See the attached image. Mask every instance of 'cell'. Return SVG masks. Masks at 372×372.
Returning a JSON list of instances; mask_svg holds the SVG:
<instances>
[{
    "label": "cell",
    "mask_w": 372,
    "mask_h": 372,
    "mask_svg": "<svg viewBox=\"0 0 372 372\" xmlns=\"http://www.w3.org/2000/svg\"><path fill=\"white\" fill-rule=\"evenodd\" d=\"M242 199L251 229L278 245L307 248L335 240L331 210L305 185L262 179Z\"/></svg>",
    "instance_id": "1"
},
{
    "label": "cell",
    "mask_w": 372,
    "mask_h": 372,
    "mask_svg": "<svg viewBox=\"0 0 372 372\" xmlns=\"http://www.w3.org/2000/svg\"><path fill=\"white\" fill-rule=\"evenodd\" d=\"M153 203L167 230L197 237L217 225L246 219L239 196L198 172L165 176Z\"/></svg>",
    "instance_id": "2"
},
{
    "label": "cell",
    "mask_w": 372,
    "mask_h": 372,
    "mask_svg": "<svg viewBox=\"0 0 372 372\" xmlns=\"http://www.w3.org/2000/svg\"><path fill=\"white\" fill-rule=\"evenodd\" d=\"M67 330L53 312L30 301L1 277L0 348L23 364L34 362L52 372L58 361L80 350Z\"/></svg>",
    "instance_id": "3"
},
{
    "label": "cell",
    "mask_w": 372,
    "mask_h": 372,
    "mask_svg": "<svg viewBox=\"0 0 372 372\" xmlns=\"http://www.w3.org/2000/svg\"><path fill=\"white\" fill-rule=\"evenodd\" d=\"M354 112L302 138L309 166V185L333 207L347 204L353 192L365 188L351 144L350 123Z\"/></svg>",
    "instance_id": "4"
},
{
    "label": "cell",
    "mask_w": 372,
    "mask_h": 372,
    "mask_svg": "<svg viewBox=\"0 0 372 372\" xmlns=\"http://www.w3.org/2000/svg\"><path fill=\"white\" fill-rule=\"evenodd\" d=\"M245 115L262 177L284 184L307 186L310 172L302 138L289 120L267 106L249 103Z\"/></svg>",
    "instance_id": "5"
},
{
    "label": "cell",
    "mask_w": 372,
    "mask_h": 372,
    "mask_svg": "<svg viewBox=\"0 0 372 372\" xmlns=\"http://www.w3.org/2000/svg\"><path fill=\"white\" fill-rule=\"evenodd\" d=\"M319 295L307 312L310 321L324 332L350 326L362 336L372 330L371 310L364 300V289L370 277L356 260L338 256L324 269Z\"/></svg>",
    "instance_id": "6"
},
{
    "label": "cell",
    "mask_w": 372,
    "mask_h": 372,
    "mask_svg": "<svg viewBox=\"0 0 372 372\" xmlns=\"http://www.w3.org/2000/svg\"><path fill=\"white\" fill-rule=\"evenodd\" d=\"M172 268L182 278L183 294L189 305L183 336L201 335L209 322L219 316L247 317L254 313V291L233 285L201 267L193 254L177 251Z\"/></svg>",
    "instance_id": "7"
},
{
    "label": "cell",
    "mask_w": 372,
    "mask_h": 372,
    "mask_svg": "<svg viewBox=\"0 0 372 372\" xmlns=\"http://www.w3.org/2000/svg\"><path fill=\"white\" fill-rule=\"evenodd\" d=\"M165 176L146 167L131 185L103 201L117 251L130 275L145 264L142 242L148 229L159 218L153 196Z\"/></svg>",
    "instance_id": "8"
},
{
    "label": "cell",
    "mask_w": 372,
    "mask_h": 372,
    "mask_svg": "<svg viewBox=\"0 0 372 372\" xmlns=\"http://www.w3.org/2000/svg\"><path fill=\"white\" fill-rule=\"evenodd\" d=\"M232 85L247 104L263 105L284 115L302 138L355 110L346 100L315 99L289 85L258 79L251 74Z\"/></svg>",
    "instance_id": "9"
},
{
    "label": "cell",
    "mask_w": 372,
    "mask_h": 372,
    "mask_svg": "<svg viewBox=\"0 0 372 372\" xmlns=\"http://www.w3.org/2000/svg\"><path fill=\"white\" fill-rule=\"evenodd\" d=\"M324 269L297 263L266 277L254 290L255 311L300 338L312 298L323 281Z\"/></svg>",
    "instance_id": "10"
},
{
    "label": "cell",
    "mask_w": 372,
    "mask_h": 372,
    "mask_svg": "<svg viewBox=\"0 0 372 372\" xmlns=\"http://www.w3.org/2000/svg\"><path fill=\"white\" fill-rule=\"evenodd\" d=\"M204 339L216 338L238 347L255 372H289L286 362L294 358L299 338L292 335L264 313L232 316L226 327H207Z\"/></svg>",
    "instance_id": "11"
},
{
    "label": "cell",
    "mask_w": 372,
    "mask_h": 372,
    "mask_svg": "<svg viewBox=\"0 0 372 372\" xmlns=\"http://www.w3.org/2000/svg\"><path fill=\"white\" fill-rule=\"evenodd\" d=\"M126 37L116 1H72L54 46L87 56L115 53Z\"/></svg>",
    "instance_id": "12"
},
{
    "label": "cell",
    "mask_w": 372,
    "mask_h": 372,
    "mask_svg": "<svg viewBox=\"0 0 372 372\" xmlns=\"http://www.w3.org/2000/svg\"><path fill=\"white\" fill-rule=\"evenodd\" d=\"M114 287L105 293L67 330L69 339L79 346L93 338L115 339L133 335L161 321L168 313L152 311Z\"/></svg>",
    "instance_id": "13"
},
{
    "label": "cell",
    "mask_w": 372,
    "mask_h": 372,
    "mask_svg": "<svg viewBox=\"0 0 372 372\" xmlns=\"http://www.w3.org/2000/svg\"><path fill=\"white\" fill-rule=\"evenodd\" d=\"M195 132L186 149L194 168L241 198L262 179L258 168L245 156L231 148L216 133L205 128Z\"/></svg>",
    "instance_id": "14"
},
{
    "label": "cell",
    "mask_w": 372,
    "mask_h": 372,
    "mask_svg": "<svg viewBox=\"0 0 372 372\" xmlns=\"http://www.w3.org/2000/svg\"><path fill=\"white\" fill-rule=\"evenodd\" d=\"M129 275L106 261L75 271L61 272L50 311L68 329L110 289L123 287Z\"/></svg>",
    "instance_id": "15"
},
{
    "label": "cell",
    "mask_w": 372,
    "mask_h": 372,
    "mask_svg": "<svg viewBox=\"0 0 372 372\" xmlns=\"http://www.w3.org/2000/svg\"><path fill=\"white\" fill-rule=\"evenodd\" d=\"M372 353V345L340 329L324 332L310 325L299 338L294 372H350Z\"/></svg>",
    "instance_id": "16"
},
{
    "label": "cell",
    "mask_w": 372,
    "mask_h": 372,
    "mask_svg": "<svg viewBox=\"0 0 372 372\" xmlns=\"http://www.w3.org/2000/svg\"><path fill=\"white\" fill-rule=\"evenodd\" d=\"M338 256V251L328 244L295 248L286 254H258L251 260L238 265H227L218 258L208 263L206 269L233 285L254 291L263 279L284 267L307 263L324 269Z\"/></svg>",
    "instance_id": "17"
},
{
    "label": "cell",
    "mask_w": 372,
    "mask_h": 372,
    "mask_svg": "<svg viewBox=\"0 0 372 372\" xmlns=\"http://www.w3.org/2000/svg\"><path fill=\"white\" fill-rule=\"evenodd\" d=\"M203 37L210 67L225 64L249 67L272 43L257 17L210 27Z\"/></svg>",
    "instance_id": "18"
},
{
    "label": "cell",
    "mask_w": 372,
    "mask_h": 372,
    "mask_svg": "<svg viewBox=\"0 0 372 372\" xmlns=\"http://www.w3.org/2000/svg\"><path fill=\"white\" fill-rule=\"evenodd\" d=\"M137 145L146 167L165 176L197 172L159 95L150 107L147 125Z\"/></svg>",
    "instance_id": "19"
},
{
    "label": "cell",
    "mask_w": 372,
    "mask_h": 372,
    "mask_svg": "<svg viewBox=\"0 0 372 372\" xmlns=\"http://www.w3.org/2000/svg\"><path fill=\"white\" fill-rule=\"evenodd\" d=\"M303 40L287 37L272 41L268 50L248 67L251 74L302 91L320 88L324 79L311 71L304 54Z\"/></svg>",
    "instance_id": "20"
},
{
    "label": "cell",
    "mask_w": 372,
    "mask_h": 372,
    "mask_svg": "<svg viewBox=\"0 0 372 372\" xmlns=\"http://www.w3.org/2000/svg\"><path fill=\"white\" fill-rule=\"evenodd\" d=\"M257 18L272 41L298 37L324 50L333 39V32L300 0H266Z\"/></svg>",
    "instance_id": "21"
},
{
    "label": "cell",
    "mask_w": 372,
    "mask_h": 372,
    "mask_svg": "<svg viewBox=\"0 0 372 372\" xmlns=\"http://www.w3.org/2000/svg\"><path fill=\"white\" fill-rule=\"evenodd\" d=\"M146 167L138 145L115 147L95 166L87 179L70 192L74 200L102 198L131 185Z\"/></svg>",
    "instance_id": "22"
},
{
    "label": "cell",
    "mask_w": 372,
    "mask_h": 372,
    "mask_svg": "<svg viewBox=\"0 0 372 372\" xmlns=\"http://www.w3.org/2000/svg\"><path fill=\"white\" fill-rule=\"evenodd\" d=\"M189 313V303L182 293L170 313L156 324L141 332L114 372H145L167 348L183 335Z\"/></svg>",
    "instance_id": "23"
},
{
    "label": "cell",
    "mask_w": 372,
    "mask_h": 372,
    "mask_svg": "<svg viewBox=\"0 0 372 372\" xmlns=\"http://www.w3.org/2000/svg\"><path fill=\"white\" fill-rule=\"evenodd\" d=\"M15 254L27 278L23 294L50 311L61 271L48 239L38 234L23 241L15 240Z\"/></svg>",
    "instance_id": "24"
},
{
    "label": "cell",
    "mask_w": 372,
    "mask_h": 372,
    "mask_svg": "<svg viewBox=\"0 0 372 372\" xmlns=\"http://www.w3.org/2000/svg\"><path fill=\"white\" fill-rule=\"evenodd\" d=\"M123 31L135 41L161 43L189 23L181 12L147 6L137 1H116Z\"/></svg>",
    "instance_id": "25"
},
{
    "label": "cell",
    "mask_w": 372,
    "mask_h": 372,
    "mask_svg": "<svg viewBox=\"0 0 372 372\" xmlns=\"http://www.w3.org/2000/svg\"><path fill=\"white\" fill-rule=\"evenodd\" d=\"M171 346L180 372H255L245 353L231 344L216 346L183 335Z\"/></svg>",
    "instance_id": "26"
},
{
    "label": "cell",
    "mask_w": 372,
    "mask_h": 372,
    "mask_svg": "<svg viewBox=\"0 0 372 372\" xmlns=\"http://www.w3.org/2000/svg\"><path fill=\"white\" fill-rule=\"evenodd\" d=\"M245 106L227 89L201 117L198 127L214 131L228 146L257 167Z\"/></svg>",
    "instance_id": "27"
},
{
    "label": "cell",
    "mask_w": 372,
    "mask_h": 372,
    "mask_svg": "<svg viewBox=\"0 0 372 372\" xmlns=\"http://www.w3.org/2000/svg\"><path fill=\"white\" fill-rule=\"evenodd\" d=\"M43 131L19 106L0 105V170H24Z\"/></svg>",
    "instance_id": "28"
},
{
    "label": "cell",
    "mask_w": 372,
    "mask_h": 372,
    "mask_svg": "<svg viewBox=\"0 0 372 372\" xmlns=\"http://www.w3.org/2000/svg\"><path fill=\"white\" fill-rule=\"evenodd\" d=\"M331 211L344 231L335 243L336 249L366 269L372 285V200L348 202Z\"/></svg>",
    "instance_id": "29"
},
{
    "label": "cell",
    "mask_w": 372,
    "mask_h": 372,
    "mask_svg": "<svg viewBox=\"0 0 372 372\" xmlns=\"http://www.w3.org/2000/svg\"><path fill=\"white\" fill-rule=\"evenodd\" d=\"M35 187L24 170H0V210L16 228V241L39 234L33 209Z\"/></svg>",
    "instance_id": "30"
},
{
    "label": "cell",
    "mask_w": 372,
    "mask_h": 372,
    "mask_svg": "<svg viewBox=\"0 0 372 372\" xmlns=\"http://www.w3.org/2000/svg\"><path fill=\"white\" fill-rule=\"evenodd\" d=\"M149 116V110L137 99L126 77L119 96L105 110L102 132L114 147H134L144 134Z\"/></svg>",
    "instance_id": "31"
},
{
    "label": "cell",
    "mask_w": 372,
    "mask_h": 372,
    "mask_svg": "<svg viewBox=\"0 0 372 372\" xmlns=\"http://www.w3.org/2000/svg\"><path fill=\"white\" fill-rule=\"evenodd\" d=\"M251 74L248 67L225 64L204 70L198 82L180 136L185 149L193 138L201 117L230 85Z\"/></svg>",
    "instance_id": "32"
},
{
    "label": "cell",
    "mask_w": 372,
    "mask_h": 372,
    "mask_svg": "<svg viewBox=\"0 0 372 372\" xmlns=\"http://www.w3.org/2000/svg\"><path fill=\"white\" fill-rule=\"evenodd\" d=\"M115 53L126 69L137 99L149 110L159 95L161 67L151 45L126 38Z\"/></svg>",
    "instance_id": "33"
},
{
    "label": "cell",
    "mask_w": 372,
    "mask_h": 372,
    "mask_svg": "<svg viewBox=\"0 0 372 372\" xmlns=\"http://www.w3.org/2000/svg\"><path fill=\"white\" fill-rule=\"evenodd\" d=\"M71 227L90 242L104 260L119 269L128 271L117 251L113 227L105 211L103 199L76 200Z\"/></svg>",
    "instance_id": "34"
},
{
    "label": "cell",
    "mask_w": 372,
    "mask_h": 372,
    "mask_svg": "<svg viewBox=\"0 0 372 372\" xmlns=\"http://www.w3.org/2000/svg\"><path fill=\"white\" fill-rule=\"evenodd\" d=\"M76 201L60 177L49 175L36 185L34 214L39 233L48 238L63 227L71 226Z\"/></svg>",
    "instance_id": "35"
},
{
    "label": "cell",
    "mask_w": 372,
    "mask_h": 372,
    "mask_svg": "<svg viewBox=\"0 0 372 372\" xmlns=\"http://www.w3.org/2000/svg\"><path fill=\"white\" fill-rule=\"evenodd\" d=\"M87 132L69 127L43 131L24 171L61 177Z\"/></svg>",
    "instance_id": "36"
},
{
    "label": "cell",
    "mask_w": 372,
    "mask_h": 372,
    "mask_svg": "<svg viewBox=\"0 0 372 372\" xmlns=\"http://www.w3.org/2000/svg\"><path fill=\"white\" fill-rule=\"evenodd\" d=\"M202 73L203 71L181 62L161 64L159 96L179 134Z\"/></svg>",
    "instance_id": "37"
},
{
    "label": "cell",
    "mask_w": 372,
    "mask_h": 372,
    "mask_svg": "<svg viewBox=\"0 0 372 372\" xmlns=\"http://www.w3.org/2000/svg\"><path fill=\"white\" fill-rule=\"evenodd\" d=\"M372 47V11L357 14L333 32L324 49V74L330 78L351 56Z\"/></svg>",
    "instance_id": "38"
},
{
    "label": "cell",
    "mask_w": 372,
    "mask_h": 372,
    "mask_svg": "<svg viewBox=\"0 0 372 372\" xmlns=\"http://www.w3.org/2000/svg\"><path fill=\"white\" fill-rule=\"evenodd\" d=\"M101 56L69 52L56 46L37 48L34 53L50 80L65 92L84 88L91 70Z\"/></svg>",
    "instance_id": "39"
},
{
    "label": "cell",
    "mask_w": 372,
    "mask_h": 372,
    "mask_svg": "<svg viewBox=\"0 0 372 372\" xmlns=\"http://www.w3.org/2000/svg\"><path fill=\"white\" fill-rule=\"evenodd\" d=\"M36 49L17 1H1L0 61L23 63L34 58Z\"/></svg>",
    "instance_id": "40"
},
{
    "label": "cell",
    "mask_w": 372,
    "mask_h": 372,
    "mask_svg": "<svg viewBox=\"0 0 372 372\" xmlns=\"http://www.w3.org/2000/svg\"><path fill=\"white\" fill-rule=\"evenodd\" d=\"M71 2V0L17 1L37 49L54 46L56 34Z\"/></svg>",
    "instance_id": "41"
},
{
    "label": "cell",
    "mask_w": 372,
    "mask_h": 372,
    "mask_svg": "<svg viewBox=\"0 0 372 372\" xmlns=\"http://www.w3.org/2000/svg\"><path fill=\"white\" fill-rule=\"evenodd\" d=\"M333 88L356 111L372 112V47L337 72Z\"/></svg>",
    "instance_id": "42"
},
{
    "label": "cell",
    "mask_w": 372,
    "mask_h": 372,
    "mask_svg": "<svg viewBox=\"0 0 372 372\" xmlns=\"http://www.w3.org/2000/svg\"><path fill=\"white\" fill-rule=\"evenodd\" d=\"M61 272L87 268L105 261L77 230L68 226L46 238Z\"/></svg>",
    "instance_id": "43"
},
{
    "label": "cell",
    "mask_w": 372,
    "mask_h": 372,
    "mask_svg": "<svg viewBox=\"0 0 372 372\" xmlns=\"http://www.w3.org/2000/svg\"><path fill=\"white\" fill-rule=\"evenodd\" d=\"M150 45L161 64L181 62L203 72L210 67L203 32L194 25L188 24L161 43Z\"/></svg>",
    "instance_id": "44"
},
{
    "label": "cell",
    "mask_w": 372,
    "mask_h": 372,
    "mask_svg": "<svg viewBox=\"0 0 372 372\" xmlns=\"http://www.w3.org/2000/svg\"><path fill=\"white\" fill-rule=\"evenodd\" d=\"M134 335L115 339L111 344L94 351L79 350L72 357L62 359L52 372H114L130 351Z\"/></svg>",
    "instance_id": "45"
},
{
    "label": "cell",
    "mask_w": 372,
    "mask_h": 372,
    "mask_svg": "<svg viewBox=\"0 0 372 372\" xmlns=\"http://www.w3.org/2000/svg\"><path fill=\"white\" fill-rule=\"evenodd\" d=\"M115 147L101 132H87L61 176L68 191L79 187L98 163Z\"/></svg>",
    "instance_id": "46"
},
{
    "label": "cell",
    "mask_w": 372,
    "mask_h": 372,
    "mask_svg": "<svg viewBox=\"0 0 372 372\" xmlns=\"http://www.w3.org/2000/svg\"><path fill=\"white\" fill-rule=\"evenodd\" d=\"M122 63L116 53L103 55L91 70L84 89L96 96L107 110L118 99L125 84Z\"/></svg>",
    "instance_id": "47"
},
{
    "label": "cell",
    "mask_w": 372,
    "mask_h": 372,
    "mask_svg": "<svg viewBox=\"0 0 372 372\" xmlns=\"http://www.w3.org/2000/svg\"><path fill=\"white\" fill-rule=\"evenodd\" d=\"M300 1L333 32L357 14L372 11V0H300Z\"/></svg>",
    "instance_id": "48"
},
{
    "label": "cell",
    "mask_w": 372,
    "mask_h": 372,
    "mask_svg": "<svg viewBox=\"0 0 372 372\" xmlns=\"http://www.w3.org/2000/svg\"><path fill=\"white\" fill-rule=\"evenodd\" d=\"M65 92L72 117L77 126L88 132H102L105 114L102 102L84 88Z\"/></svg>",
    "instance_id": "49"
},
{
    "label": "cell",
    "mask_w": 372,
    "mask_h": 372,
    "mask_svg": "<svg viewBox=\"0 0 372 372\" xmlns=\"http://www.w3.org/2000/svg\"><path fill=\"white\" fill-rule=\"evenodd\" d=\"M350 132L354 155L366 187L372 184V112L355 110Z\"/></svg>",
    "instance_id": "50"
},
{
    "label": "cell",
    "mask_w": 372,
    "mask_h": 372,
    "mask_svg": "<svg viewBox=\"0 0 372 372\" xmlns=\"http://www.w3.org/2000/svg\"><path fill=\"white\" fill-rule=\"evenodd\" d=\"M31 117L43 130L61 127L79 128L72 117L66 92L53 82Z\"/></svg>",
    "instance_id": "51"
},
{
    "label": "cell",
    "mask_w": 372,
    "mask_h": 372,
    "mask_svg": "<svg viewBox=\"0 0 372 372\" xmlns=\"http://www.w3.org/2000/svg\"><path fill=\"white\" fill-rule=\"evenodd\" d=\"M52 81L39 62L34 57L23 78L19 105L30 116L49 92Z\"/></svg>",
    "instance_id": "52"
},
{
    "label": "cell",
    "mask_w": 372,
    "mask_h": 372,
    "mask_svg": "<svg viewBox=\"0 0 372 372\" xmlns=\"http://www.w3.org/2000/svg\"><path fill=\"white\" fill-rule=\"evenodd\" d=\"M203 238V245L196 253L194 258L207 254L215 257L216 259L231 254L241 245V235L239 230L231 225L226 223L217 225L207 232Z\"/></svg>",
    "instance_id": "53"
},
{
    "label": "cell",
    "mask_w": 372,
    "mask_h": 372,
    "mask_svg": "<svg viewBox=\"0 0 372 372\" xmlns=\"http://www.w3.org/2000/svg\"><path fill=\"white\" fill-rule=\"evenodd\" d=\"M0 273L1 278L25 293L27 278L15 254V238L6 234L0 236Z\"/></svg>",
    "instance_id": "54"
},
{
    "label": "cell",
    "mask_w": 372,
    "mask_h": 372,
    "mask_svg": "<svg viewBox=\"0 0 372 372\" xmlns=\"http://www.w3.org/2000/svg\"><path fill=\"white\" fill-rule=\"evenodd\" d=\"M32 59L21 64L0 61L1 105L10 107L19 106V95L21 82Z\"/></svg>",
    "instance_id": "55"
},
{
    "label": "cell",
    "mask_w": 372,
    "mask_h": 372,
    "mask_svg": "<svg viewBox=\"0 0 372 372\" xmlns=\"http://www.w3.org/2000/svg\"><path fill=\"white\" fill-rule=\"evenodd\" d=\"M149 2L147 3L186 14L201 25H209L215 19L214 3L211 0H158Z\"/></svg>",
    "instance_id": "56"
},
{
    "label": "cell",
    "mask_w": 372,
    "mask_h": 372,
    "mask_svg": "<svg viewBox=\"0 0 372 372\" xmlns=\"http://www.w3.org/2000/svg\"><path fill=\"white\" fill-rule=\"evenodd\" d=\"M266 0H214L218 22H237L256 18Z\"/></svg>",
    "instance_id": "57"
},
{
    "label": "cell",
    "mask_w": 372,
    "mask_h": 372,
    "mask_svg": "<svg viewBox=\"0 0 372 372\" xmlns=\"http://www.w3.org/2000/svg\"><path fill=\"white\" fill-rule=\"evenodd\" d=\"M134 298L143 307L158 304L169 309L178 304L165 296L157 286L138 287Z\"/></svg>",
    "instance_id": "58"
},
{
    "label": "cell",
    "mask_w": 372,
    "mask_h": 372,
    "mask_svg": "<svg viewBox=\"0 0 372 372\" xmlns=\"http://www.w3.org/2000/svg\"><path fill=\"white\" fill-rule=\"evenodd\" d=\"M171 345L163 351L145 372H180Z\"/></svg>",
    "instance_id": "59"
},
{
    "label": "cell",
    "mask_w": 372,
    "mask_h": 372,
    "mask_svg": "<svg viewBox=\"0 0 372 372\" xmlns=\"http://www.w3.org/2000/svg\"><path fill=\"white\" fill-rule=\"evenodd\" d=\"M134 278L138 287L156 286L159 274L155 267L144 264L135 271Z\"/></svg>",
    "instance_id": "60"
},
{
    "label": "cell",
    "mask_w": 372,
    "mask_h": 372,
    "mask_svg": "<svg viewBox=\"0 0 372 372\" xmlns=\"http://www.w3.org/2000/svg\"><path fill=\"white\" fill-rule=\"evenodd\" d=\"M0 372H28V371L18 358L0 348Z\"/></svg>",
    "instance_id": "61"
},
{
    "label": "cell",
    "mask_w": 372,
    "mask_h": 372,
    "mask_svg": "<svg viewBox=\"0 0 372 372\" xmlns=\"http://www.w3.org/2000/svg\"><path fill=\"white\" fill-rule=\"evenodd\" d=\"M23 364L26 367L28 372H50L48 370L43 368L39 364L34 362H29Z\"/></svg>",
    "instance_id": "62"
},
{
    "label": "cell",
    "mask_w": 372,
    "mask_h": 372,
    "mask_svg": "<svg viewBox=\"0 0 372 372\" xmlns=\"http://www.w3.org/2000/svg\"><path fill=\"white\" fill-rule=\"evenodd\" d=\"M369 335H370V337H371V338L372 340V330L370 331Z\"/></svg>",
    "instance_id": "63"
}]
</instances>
------------------------------
Print, without any changes, the records from their first line up to and including the line that contains "268L182 278L183 294L189".

See the attached image. Mask every instance of 'cell'. Return SVG masks. Masks at 372×372.
Returning a JSON list of instances; mask_svg holds the SVG:
<instances>
[{
    "label": "cell",
    "mask_w": 372,
    "mask_h": 372,
    "mask_svg": "<svg viewBox=\"0 0 372 372\" xmlns=\"http://www.w3.org/2000/svg\"><path fill=\"white\" fill-rule=\"evenodd\" d=\"M242 199L251 229L278 245L307 248L335 240L331 210L305 185L262 179Z\"/></svg>",
    "instance_id": "1"
},
{
    "label": "cell",
    "mask_w": 372,
    "mask_h": 372,
    "mask_svg": "<svg viewBox=\"0 0 372 372\" xmlns=\"http://www.w3.org/2000/svg\"><path fill=\"white\" fill-rule=\"evenodd\" d=\"M153 203L167 230L197 237L217 225L246 219L239 196L198 172L165 176Z\"/></svg>",
    "instance_id": "2"
},
{
    "label": "cell",
    "mask_w": 372,
    "mask_h": 372,
    "mask_svg": "<svg viewBox=\"0 0 372 372\" xmlns=\"http://www.w3.org/2000/svg\"><path fill=\"white\" fill-rule=\"evenodd\" d=\"M67 330L53 312L30 301L1 277L0 348L23 364L34 362L52 372L58 361L80 350Z\"/></svg>",
    "instance_id": "3"
},
{
    "label": "cell",
    "mask_w": 372,
    "mask_h": 372,
    "mask_svg": "<svg viewBox=\"0 0 372 372\" xmlns=\"http://www.w3.org/2000/svg\"><path fill=\"white\" fill-rule=\"evenodd\" d=\"M354 112L302 138L309 166V185L333 207L347 204L353 192L365 188L351 144L350 123Z\"/></svg>",
    "instance_id": "4"
},
{
    "label": "cell",
    "mask_w": 372,
    "mask_h": 372,
    "mask_svg": "<svg viewBox=\"0 0 372 372\" xmlns=\"http://www.w3.org/2000/svg\"><path fill=\"white\" fill-rule=\"evenodd\" d=\"M245 115L262 177L284 184L307 186L310 172L302 138L289 120L267 106L249 103Z\"/></svg>",
    "instance_id": "5"
},
{
    "label": "cell",
    "mask_w": 372,
    "mask_h": 372,
    "mask_svg": "<svg viewBox=\"0 0 372 372\" xmlns=\"http://www.w3.org/2000/svg\"><path fill=\"white\" fill-rule=\"evenodd\" d=\"M319 295L307 312L310 321L324 332L350 326L362 336L372 330L371 310L364 300V289L370 277L356 260L338 256L324 269Z\"/></svg>",
    "instance_id": "6"
},
{
    "label": "cell",
    "mask_w": 372,
    "mask_h": 372,
    "mask_svg": "<svg viewBox=\"0 0 372 372\" xmlns=\"http://www.w3.org/2000/svg\"><path fill=\"white\" fill-rule=\"evenodd\" d=\"M172 268L182 278L183 294L189 305L183 336L201 335L209 322L219 316L247 317L254 313V291L233 285L201 267L193 254L177 251Z\"/></svg>",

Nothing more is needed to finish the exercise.